This page covers the probability and statistics you need for RL: expectations, variance, sample means, and the idea that sample averages converge to expectations. Back to Math for RL.
Core concepts
Random variables and expectation
A random variable \(X\) takes values according to some distribution. The expected value (or expectation) \(\mathbb{E}[X]\) is the long-run average if you repeat the experiment infinitely many times.
- For a discrete \(X\) with outcomes \(x_i\) and probabilities \(p_i\): \(\mathbb{E}[X] = \sum_i x_i p_i\).
- For a continuous distribution with density \(p(x)\): \(\mathbb{E}[X] = \int x,p(x),dx\) (you will mostly see discrete or simple continuous cases in RL).
In reinforcement learning: The return (sum of discounted rewards) is a random variable because rewards and transitions can be random. The value function \(V(s)\) is the expected return from state \(s\). Multi-armed bandits: each arm has an expected reward; we estimate it from samples.

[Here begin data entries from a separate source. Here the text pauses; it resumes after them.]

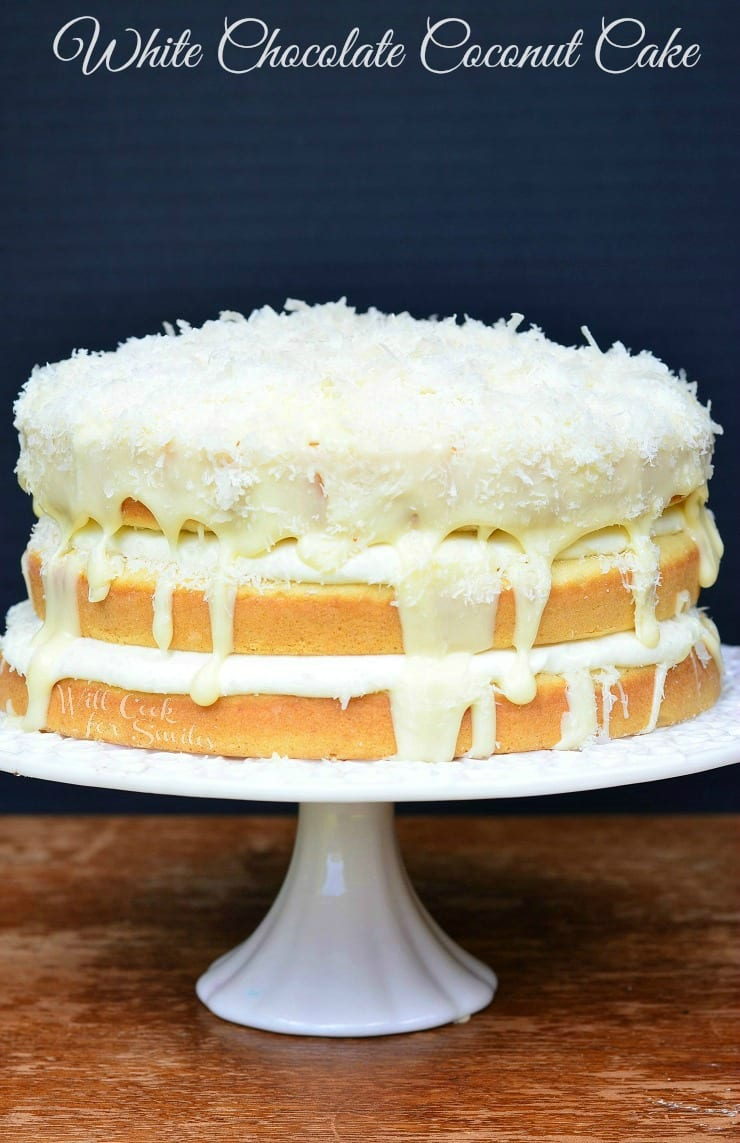 White Chocolate Coconut Cake - Will Cook For Smiles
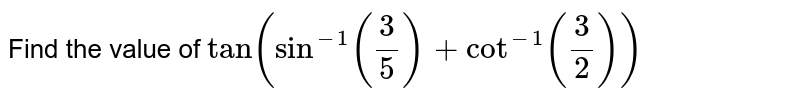 Find the value of `tan(sin^(-1)(3/5)+cot^(-1)(3/2))`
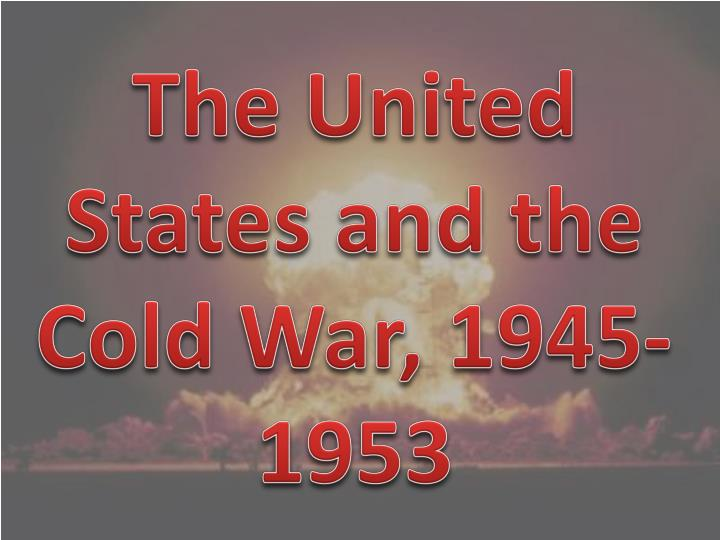 The United States and the Cold War, 1945-1953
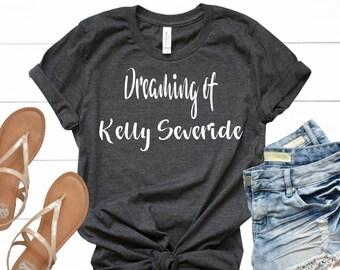 Dreaming of Kelly Severide -  Chicago Fire - T-Shirt - Shirt - T - Tshirt- Tee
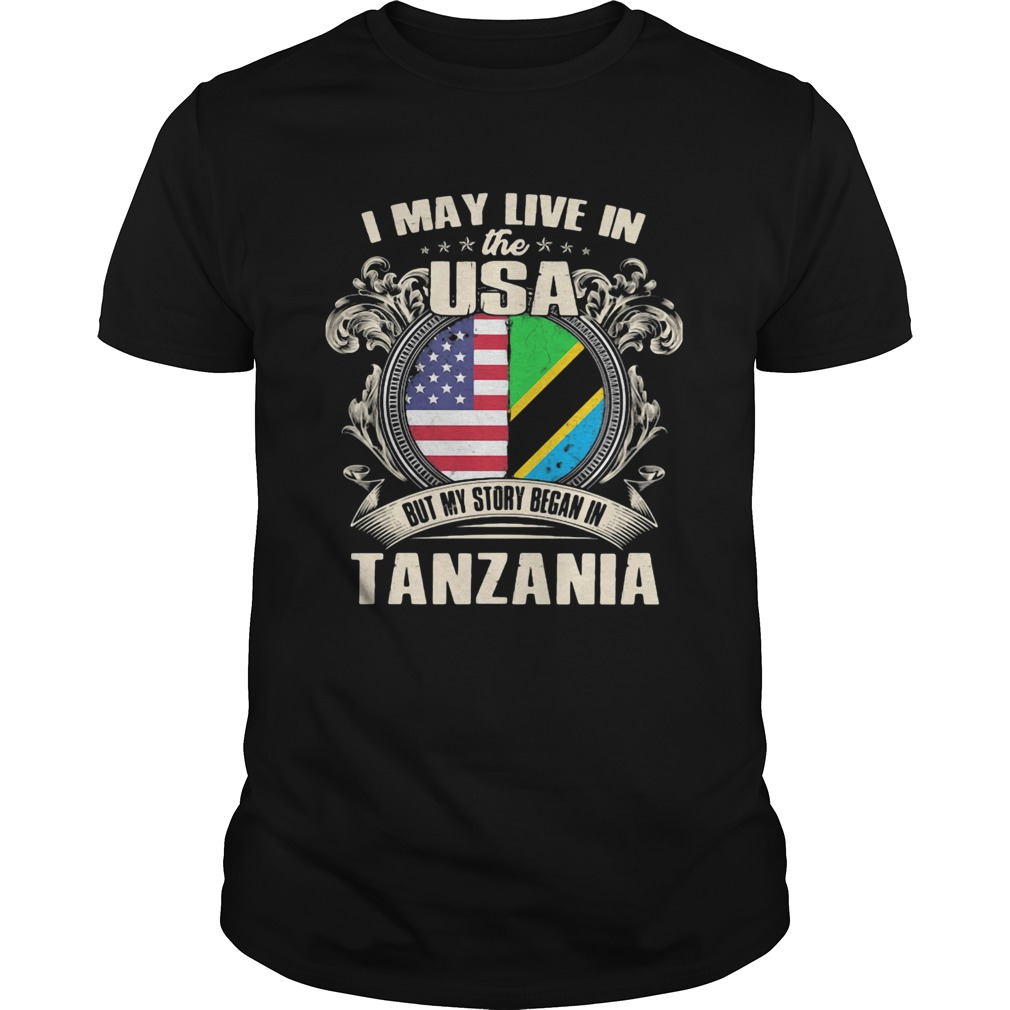 I May Live In The USA But My Story Began In Tanzania Unisex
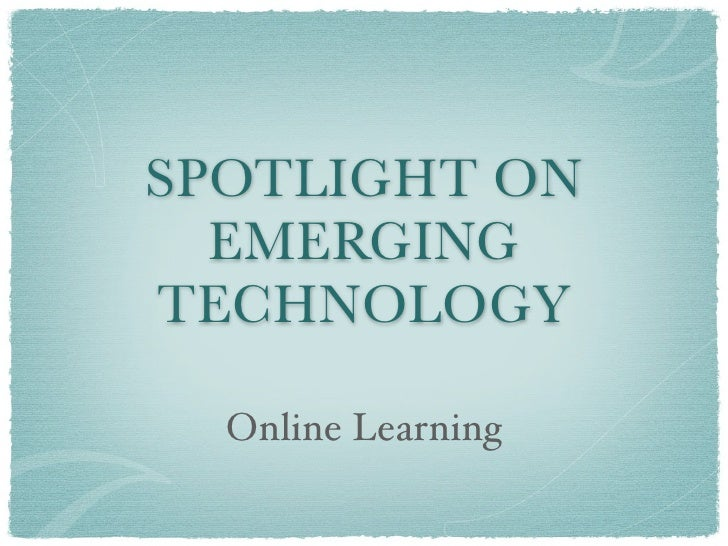 SPOTLIGHT ON  EMERGINGTECHNOLOGY  Online Learning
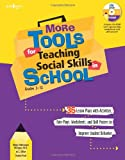 More Tools for Teaching Social Skills in School, Midge Odermann Mougey and Jo C. Dillon, 1934490040
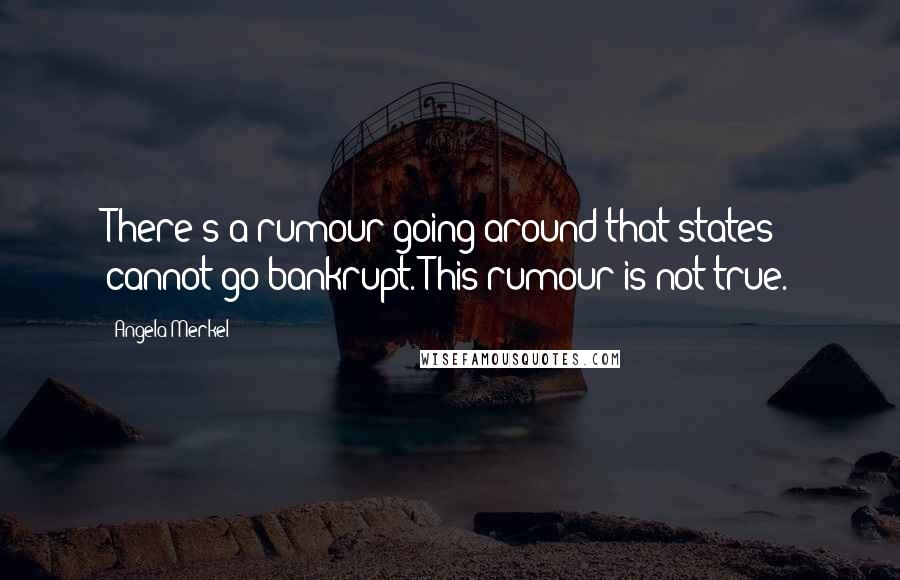 Angela Merkel quotes: There's a rumour going around that states cannot go bankrupt. This rumour is not true.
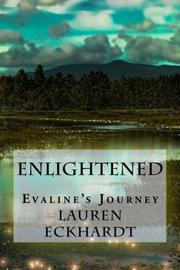 Enlightened by Lauren Eckhardt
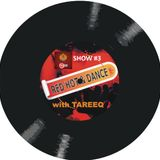 RED HOT & DANCE with Tareeq - Episode (3) | RED 107.8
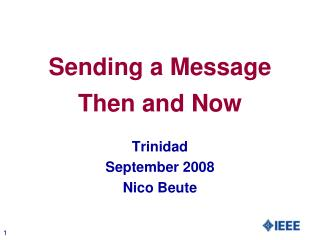 Sending a Message Then and Now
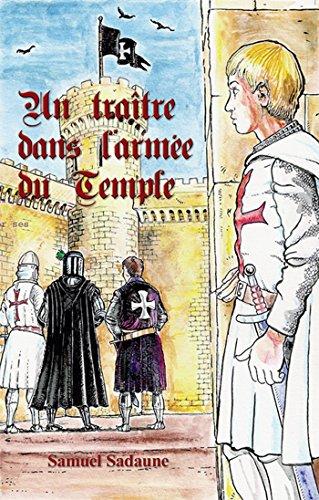 Lire Un traître dans l'armée du Temple pdf ebook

Variance and sample variance
The variance of \(X\) is \(\mathrm{Var}(X) = \mathbb{E}[(X - \mathbb{E}[X])^2]\); it measures spread. The sample variance of \(n\) observations \(x_1,\ldots,x_n\) is often computed with \(n-1\) in the denominator (unbiased): \(\frac{1}{n-1}\sum_{i=1}^n (x_i - \bar{x})^2\), where \(\bar{x} = \frac{1}{n}\sum_i x_i\) is the sample mean.
In reinforcement learning: We use sample means to estimate expected rewards (e.g. per arm in a bandit) and sample variances to measure uncertainty. Monte Carlo methods use the sample return (average of rewards along a trajectory) to estimate the expected return.
Law of large numbers
As the number of samples \(n\) grows, the sample average \(\bar{x} = \frac{1}{n}\sum_{i=1}^n x_i\) converges to the expected value \(\mathbb{E}[X]\) (under mild conditions). So we can estimate unknown expectations by averaging many observations.
In reinforcement learning: We cannot compute true \(V(s)\) in one shot; we run many episodes and average returns to get Monte Carlo estimates. Bandit algorithms use sample means of rewards per arm to estimate which arm is best.
Illustration (sample mean → expectation): As the number of samples grows, the sample average tends to get closer to the expected value. The chart below shows a typical trend: sample mean (e.g. from a bandit arm with true mean 0.4) over different sample sizes. With more pulls, the estimate stabilizes near the true mean.
Distributions you will see
- Normal (Gaussian) \(\mathcal{N}(\mu, \sigma^2)\): mean \(\mu\), variance \(\sigma^2\). Used for noise, rewards, and many continuous quantities.
- Bernoulli: 0 or 1 with probability \(p\) and \(1-p\). Used for binary outcomes (e.g. success/fail, left/right).
Practice questions
- Bandit: An arm has true expected reward 1. You get 4 samples: 1.2, 0.8, 1.0, 1.4. What is the sample mean? What is the (unbiased) sample variance?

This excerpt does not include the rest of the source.